[Material supplied Boundary: Start]
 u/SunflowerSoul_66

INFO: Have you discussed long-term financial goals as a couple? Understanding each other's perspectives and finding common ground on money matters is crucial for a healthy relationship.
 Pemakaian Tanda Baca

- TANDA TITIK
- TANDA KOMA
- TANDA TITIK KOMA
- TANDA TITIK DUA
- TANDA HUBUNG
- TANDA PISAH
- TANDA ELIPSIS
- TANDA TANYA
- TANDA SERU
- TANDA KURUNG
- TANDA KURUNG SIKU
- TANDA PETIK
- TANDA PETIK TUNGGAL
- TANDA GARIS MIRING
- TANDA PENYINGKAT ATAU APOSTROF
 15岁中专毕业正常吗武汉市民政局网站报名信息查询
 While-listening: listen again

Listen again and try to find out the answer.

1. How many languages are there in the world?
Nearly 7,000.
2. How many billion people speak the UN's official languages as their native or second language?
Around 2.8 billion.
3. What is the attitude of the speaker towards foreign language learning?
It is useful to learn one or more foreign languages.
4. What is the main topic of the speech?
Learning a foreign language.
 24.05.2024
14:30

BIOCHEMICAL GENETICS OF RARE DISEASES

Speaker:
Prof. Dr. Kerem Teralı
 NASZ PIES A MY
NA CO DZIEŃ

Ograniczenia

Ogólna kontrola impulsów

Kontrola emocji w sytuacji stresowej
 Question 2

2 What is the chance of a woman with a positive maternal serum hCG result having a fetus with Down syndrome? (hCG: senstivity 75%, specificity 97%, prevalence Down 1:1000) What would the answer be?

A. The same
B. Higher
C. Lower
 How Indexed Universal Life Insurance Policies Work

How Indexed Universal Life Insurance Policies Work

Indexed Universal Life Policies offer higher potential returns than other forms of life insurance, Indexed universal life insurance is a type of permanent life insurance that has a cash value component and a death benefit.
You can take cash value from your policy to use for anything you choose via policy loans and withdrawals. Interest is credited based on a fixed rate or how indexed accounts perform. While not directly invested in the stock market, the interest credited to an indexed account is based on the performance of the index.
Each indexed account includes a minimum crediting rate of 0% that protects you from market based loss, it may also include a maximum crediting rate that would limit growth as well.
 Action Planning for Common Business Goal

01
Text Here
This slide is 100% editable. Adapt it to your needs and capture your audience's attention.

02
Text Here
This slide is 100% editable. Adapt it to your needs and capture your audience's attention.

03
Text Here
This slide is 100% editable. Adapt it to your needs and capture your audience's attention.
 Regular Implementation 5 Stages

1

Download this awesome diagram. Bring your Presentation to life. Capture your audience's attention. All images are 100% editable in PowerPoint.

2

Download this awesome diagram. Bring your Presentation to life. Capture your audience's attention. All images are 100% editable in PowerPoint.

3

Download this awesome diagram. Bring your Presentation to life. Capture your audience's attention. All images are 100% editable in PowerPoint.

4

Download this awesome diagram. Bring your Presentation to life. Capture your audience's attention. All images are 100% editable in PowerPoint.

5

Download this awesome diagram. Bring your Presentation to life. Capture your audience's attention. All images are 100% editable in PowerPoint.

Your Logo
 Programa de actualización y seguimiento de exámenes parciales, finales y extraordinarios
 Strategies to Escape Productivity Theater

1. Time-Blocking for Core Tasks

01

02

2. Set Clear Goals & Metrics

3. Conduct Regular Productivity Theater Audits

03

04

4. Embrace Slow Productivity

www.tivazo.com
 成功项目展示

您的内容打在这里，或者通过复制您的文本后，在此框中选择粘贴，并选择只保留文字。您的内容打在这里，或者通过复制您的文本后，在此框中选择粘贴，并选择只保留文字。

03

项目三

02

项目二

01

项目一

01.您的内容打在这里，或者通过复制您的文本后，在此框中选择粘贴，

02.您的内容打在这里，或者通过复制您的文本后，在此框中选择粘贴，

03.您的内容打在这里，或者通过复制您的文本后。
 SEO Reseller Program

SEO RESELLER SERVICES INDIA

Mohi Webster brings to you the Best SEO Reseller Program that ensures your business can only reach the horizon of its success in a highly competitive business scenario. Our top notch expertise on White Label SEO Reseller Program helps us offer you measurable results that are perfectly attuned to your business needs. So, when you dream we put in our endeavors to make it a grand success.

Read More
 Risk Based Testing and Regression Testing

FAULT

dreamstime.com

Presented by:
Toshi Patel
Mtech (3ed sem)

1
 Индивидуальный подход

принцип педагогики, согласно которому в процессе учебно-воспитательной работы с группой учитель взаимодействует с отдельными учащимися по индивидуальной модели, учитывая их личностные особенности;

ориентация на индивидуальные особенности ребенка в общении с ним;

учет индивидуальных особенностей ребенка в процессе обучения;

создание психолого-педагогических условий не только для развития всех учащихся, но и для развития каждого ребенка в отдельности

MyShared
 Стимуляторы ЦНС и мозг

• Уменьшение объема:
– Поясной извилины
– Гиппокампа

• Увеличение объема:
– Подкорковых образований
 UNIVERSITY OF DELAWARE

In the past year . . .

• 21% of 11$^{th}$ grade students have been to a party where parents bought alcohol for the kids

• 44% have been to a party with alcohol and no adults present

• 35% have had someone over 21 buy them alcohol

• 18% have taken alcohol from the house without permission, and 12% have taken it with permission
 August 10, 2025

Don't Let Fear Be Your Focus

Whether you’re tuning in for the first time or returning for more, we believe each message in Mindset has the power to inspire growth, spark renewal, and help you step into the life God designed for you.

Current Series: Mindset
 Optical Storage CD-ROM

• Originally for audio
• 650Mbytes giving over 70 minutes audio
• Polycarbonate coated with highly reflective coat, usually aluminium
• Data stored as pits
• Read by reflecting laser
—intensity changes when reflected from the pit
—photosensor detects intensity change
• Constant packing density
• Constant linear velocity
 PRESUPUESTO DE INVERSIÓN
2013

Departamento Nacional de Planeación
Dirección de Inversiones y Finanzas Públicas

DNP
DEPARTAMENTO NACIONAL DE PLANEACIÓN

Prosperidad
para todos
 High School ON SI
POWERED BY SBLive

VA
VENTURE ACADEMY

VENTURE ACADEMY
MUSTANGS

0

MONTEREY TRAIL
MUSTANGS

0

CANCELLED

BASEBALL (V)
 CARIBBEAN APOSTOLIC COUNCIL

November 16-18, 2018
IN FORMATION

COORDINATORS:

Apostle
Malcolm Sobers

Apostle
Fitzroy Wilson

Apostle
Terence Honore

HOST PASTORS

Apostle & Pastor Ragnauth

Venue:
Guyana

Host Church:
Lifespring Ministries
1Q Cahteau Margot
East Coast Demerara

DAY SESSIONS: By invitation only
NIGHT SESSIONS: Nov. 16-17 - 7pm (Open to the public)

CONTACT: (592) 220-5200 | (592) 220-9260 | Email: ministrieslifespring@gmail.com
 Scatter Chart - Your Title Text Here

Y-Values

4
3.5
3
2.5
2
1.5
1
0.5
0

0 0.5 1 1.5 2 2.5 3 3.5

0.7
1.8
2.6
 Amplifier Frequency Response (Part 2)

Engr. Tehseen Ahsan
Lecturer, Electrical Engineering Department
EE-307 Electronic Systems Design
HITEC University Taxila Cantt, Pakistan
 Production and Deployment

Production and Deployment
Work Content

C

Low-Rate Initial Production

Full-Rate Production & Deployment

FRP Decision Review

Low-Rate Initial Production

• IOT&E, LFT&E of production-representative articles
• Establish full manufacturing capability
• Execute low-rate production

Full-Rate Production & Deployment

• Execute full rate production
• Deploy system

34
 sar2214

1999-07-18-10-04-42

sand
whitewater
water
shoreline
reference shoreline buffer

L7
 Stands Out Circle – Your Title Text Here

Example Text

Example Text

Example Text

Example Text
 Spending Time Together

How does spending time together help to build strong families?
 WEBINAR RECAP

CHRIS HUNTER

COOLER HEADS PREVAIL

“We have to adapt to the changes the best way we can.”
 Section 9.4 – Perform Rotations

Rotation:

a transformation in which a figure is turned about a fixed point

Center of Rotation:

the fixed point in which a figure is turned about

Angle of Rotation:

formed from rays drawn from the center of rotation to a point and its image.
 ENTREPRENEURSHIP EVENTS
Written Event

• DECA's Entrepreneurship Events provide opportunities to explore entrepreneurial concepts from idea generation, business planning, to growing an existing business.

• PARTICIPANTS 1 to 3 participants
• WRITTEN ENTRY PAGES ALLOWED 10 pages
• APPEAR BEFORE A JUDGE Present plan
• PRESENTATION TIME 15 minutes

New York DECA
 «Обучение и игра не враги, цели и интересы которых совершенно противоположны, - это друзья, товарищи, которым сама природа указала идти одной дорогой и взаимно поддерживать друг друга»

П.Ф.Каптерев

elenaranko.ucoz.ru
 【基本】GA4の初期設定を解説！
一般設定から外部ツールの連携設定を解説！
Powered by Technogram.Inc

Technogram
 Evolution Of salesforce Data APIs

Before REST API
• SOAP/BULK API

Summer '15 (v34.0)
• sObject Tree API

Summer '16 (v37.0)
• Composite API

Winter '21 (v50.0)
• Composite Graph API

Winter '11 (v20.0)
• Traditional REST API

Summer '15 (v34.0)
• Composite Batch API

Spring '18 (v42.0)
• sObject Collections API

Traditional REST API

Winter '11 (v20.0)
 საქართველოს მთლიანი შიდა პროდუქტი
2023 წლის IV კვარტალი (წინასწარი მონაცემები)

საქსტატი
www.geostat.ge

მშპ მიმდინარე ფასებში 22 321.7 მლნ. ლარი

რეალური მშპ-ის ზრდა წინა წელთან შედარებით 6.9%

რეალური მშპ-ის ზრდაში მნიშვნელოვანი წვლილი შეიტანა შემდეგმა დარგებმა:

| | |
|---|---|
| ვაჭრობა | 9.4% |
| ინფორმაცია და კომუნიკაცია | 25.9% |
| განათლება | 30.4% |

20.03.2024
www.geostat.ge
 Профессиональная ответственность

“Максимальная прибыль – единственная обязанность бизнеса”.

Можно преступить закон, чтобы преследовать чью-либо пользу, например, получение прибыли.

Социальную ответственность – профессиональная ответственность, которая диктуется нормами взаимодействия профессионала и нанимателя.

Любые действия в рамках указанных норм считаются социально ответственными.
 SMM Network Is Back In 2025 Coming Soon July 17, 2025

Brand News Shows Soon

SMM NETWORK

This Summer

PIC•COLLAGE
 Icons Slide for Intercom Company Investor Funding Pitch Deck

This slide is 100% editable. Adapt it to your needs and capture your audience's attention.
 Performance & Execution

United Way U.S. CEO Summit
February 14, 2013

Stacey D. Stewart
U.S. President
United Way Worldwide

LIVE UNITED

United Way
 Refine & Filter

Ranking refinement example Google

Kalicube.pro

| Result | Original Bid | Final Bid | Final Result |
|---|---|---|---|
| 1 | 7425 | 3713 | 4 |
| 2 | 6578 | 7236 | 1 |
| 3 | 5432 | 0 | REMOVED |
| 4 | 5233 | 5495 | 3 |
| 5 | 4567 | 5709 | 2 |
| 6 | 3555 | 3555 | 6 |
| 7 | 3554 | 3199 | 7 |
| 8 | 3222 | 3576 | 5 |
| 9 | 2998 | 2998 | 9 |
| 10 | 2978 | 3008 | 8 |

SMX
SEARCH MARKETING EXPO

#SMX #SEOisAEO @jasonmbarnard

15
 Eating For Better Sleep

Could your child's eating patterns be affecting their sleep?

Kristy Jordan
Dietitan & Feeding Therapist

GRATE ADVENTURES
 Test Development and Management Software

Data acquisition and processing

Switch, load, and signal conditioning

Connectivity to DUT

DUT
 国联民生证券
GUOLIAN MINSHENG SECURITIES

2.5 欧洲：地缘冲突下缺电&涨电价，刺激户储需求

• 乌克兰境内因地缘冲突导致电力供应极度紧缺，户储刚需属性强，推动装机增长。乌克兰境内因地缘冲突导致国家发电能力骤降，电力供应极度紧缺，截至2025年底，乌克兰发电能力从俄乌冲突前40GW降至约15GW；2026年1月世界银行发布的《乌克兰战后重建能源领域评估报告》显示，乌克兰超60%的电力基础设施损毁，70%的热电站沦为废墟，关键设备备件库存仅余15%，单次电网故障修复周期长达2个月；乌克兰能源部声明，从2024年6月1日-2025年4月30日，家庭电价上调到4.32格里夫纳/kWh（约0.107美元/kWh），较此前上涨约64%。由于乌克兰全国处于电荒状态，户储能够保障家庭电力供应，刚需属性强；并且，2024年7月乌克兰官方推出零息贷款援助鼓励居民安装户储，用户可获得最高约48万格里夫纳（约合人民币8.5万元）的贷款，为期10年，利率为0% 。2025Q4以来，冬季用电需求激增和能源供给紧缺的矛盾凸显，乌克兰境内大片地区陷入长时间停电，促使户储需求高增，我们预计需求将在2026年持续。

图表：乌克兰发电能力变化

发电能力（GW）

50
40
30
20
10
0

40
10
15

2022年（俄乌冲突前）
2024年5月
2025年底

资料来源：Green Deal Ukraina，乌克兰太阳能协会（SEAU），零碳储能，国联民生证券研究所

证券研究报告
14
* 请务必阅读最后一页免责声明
[Material supplied Boundary: End]
** Description of the task **
If a line in the records above holds the string "billion", copy it out.

** Your response **
2. How many billion people speak the UN's official languages as their native or second language?
Around 2.8 billion.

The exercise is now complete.